* [Given instruction]: Turn the lines starting at the one containing "When comparing point 180,67" and ending at the one containing "2.13 metres" into a Markdown table with the columns Number and Line. Number each line in order and leave out blank lines.

* [Excerpts of spatial question data]:
+===+

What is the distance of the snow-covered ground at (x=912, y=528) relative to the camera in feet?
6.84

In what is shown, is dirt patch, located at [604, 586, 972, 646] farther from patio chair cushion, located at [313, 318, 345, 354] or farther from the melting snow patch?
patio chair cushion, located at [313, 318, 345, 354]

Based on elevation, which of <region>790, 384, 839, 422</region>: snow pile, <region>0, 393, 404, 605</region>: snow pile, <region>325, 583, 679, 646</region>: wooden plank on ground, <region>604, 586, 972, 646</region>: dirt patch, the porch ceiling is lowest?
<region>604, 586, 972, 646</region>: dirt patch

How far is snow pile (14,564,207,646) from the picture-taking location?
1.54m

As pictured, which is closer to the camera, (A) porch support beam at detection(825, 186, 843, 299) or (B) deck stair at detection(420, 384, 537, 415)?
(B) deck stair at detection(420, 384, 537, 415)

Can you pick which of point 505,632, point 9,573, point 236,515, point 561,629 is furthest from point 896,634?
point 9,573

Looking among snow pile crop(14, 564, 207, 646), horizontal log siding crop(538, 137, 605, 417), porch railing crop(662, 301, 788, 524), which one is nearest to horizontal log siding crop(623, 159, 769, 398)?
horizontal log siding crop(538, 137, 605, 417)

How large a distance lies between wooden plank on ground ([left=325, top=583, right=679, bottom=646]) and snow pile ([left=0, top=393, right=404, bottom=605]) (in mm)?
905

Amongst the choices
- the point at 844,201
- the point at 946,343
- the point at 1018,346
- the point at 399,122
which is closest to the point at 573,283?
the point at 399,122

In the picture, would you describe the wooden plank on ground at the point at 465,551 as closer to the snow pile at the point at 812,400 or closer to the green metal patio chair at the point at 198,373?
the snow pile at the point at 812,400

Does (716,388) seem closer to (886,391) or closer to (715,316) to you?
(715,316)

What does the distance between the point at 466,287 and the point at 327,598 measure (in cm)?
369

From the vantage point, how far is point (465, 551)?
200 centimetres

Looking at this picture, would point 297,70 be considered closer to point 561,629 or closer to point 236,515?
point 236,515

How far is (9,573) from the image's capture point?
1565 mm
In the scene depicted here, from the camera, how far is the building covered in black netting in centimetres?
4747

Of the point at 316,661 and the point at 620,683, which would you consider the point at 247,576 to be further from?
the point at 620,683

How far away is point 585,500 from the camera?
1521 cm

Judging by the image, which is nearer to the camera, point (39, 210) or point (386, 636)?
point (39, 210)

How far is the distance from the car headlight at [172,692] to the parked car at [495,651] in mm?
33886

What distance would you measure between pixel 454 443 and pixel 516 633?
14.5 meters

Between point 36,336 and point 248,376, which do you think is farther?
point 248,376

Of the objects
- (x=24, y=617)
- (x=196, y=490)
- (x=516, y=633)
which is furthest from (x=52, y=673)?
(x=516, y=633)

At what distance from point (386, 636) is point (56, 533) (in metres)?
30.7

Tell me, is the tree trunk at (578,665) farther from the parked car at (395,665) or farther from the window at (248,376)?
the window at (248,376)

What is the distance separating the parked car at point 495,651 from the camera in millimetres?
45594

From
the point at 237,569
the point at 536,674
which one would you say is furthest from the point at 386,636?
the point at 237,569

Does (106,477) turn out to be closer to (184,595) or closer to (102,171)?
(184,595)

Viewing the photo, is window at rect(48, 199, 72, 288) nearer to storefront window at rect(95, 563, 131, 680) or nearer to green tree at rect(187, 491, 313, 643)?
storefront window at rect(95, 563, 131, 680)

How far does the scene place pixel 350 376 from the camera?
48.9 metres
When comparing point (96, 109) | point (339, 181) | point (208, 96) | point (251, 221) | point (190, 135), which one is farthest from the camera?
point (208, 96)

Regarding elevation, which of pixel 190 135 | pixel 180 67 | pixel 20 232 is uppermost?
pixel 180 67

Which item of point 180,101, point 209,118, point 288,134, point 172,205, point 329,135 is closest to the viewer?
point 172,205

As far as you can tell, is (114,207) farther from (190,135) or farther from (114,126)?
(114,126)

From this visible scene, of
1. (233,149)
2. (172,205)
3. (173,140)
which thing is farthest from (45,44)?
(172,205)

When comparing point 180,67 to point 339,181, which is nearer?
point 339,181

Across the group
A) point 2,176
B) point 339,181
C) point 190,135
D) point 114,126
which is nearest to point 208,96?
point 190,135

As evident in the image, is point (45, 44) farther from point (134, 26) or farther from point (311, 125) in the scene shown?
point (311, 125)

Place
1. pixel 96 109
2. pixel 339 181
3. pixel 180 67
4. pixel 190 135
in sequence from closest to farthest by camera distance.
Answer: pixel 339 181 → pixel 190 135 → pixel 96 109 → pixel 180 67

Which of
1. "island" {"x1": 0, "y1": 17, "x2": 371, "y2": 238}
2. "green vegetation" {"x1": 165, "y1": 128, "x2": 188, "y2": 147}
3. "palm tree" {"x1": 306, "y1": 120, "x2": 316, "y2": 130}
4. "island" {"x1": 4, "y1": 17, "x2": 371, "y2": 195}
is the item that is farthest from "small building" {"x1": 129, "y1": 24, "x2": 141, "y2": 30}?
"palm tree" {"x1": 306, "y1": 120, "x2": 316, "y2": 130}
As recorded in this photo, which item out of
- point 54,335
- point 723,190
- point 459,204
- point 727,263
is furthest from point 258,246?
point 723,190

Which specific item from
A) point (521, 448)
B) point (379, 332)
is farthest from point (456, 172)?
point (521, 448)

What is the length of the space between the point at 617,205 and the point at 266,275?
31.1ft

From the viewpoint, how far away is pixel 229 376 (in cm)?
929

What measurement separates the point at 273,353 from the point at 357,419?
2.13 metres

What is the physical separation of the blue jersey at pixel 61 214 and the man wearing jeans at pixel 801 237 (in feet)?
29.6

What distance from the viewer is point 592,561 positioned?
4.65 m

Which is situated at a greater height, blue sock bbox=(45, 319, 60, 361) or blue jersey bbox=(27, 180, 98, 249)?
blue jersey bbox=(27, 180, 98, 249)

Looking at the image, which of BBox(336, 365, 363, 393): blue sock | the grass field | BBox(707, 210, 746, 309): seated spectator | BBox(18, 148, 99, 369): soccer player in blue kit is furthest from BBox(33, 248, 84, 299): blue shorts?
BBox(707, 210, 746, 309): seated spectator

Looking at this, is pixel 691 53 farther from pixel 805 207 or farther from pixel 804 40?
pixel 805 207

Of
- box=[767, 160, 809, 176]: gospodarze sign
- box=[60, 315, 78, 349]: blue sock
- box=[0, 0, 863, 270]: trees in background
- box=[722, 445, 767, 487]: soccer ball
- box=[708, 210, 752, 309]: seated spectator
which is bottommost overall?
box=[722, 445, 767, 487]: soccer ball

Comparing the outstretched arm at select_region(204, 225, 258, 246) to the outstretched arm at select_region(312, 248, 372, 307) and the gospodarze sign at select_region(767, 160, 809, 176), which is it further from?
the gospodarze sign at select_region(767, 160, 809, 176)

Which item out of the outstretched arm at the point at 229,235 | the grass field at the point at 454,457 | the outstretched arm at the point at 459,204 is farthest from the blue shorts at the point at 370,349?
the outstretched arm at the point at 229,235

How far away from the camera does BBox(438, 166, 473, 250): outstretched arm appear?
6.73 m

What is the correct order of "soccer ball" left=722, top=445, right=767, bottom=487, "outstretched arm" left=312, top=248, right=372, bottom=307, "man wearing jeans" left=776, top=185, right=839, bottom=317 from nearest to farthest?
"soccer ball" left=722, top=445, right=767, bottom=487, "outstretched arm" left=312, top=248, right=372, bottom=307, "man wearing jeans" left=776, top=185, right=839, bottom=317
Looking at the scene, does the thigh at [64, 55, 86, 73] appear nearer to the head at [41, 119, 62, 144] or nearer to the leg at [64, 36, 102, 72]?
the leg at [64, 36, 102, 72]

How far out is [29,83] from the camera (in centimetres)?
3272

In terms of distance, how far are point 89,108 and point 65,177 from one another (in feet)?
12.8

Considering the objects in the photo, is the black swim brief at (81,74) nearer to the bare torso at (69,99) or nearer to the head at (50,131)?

+===+

* [Exercise response]:
| Number | Line |
|---|---|
| 1 | When comparing point 180,67 to point 339,181, which is nearer? |
| 2 | point 339,181 |
| 3 | Across the group |
| 4 | A) point 2,176 |
| 5 | B) point 339,181 |
| 6 | C) point 190,135 |
| 7 | D) point 114,126 |
| 8 | which is nearest to point 208,96? |
| 9 | point 190,135 |
| 10 | As evident in the image, is point (45, 44) farther from point (134, 26) or farther from point (311, 125) in the scene shown? |
| 11 | point (311, 125) |
| 12 | Place |
| 13 | 1. pixel 96 109 |
| 14 | 2. pixel 339 181 |
| 15 | 3. pixel 180 67 |
| 16 | 4. pixel 190 135 |
| 17 | in sequence from closest to farthest by camera distance. |
| 18 | Answer: pixel 339 181 → pixel 190 135 → pixel 96 109 → pixel 180 67 |
| 19 | Which of |
| 20 | 1. "island" {"x1": 0, "y1": 17, "x2": 371, "y2": 238} |
| 21 | 2. "green vegetation" {"x1": 165, "y1": 128, "x2": 188, "y2": 147} |
| 22 | 3. "palm tree" {"x1": 306, "y1": 120, "x2": 316, "y2": 130} |
| 23 | 4. "island" {"x1": 4, "y1": 17, "x2": 371, "y2": 195} |
| 24 | is the item that is farthest from "small building" {"x1": 129, "y1": 24, "x2": 141, "y2": 30}? |
| 25 | "palm tree" {"x1": 306, "y1": 120, "x2": 316, "y2": 130} |
| 26 | As recorded in this photo, which item out of |
| 27 | - point 54,335 |
| 28 | - point 723,190 |
| 29 | - point 459,204 |
| 30 | - point 727,263 |
| 31 | is furthest from point 258,246? |
| 32 | point 723,190 |
| 33 | Which specific item from |
| 34 | A) point (521, 448) |
| 35 | B) point (379, 332) |
| 36 | is farthest from point (456, 172)? |
| 37 | point (521, 448) |
| 38 | What is the length of the space between the point at 617,205 and the point at 266,275? |
| 39 | 31.1ft |
| 40 | From the viewpoint, how far away is pixel 229 376 (in cm)? |
| 41 | 929 |
| 42 | What measurement separates the point at 273,353 from the point at 357,419? |
| 43 | 2.13 metres |